Ara Pulido

Kubernetes at Datadog Scale by Ara Pulido

Container technologies, although not new, have increased their popularity in the past few years, with container orchestrators allowing companies around the world to adopt these technologies to help them ship and scale microservices with precision and velocity.

Kubernetes is currently the most popular container orchestration platform nowadays, and the one chosen by Datadog to run its infrastructure. We run dozens of clusters, with thousands of nodes, and we run them on different public clouds.
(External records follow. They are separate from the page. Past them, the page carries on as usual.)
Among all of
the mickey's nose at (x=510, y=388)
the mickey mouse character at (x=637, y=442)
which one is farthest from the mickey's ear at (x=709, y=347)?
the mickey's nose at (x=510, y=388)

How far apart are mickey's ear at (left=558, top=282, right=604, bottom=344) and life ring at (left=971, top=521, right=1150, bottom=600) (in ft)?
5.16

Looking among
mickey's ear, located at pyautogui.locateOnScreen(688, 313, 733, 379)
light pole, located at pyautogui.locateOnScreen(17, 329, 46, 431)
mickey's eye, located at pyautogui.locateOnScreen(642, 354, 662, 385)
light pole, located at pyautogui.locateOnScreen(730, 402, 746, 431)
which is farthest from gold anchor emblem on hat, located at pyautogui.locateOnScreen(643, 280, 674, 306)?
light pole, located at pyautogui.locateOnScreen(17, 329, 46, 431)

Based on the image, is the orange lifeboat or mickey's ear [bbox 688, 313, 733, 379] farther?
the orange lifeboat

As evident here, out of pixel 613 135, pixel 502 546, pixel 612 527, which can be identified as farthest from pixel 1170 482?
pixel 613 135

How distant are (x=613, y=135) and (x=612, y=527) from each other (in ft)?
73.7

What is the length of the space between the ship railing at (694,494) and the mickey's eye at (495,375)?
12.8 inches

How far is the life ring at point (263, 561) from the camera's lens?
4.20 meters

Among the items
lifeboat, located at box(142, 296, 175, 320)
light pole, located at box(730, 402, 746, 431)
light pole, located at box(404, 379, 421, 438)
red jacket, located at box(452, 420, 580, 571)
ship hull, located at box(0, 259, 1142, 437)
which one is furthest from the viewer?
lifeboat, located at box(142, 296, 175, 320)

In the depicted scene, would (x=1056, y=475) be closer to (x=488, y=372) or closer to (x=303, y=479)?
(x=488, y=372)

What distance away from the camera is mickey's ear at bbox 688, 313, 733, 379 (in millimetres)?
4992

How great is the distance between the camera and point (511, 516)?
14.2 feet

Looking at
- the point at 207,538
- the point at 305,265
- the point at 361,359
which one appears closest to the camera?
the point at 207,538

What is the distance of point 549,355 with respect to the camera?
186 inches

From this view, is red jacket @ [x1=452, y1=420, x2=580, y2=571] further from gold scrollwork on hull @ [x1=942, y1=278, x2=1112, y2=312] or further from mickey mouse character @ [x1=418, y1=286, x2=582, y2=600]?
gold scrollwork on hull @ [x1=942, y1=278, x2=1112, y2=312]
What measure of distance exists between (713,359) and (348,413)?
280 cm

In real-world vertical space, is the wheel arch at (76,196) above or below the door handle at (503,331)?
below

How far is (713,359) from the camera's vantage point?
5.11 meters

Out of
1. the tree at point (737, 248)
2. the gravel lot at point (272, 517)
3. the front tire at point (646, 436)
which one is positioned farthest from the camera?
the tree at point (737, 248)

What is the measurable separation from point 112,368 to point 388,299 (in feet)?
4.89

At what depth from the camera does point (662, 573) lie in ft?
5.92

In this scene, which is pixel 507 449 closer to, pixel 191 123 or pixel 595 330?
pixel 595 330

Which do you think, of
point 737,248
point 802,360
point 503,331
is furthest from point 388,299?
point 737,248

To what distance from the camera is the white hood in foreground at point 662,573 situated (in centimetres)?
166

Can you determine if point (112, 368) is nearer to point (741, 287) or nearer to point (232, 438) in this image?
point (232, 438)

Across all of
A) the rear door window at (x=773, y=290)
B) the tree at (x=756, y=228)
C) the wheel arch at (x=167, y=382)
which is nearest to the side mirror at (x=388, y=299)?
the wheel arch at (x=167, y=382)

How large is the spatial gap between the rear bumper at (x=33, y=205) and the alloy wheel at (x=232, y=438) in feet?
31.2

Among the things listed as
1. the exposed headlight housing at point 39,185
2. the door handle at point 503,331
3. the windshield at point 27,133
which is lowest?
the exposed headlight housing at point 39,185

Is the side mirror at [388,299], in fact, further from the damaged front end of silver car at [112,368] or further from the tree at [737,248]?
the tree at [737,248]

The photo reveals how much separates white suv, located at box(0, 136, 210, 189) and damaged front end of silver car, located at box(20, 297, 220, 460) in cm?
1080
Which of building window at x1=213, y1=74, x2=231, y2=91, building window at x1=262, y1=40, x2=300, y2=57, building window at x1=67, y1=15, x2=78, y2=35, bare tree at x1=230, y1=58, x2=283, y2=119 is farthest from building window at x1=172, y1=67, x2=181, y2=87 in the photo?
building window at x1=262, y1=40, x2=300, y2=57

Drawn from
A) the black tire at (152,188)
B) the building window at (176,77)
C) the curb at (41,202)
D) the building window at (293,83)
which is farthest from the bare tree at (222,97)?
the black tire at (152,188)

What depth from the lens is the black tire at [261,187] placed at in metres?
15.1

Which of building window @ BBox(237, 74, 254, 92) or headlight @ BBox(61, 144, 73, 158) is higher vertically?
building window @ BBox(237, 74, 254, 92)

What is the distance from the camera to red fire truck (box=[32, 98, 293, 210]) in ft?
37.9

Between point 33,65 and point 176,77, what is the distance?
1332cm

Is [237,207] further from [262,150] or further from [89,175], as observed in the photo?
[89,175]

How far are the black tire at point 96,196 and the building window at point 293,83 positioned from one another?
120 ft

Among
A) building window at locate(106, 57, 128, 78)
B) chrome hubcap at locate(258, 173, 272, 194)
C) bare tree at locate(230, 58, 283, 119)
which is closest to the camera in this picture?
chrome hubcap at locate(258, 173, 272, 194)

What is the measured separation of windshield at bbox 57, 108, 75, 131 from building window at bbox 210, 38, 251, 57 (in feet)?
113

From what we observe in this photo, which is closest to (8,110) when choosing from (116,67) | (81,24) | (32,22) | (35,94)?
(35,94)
How are our +1K engineers able to use this infrastructure platform successfully?

Join me in this talk for our story on what we learned while we scaled our Kubernetes clusters, the contributions to Kubernetes we made along the way, how we are building a development platform around it, and how you can apply those learnings when growing your Kubernetes clusters from a handful to hundreds or thousands of nodes.

Talk Questions

  • Question 134
    For what usecase are you using direct Pod to Pod communication, instead of Application to Application communication?
  • Question 135
    Kubernetes has some (unboubted) complexity. How did you get all your engineers up to speed with the core concepts they need to understand the system they are working with? Workshops? Peer groups? ...
  • Question 131
    How many people maintain the kubernetes infrastructure ?
  • Question 132
    You mentioned that you have 1000+ nodes per cluster. Is this a natural number, or do you "limit" your cluster size to avoid any performance issues (which could arise with 5k+ nodes)?
  • Question 138
    How do you fill the gap for a developer only wanting a new app and them knowing what is needed in the nodegroup they are creating
  • Question 133
    What requirement led you to self-manage kubernetes and not go for managed? Anything related to networking?
  • Question 130
    Did you considered nomad when moving to orchestration?
  • Question 145
    Where nodes managed by dev teams or platform team run in terms of accounts? Central account, team'saccounts? How costs and governance works?
  • Question 137
    What's the average size of Kubernetes clusters at Datadog? Is it preferable to don't go with not too big ones (and take it as volatile resources) or big ones but more stables?
  • Question 136
    With >10k pods/cluster scale, have you considered using ipv6 as the network layer to reduce the overhead of NAT and ALGs and such?
  • Question 140
    Have you considered Karpenter as a Cluster Autoscaller? AFAIM is also multi cloud and seems to ve getting more rellevant I'm the community.
  • Question 142
    Is nodeless just a default node group definition that you abstract developers from?
  • Question 146
    Could you give some examples on how Datadog’s control plane enables developers to work more efficiently? (tools, api, ci/cd, etc)
  • Question 143
    When you automatically update your pod resources through the vertical autoscaler, how do you manage the IaC?